**SOURCE PASSAGE**
***

Battery backed cache dram is considered durable.

But operationally it just means that writes can return immediately without waiting on caches to clear - super fast syncs.

Thank you all for your replies. I found the iXsystems link provided by @nx2l to be particularly helpful. I think I now have a plan that will work and that actually makes some sort of sense.

Using two 1TB Samsung 970 EVO Plus NMVe SSDs:

  1. Create a 256MB UEFI partition on each
  2. Create a 32GB partition on each for use as a mirrored SLOG (see below)
  3. Create an LVM RAID1 array for the host OS

Then using three 8TB Seagate Exos HDDs:

  1. Create a “slow” zpool and set sync to always
  2. Create a three-disk mirrored vdev
  3. Add the mirrored SLOG to the slow zpool

The end result should be a configuration in which the host OS is mirrored on fast SSDs, and bulk storage has a fast SLOG with 3X the read speed of a single HDD, along with the ability to lose up to two HDDs. I can then add a second three disk mirror at a later stage and double my storage if I so wish.

***

**ACTIVITY**
List every numbered setup step in the storage plan above, covering both the SSD pair and the HDD trio.

**STORED DATA**
***

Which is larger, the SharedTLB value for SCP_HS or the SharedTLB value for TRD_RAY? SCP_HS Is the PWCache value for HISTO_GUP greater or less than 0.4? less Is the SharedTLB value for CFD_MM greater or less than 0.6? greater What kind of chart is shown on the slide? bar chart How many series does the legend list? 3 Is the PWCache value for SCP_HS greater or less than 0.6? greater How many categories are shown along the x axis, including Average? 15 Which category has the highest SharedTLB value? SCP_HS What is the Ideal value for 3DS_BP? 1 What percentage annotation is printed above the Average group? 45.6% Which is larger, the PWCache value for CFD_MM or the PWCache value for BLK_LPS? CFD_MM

***

**SOLUTION TO THIS EXERCISE**
1. Create a 256MB UEFI partition on each SSD
2. Create a 32GB partition on each SSD for use as a mirrored SLOG
3. Create an LVM RAID1 array for the host OS
4. Create a "slow" zpool and set sync to always
5. Create a three-disk mirrored vdev
6. Add the mirrored SLOG to the slow zpool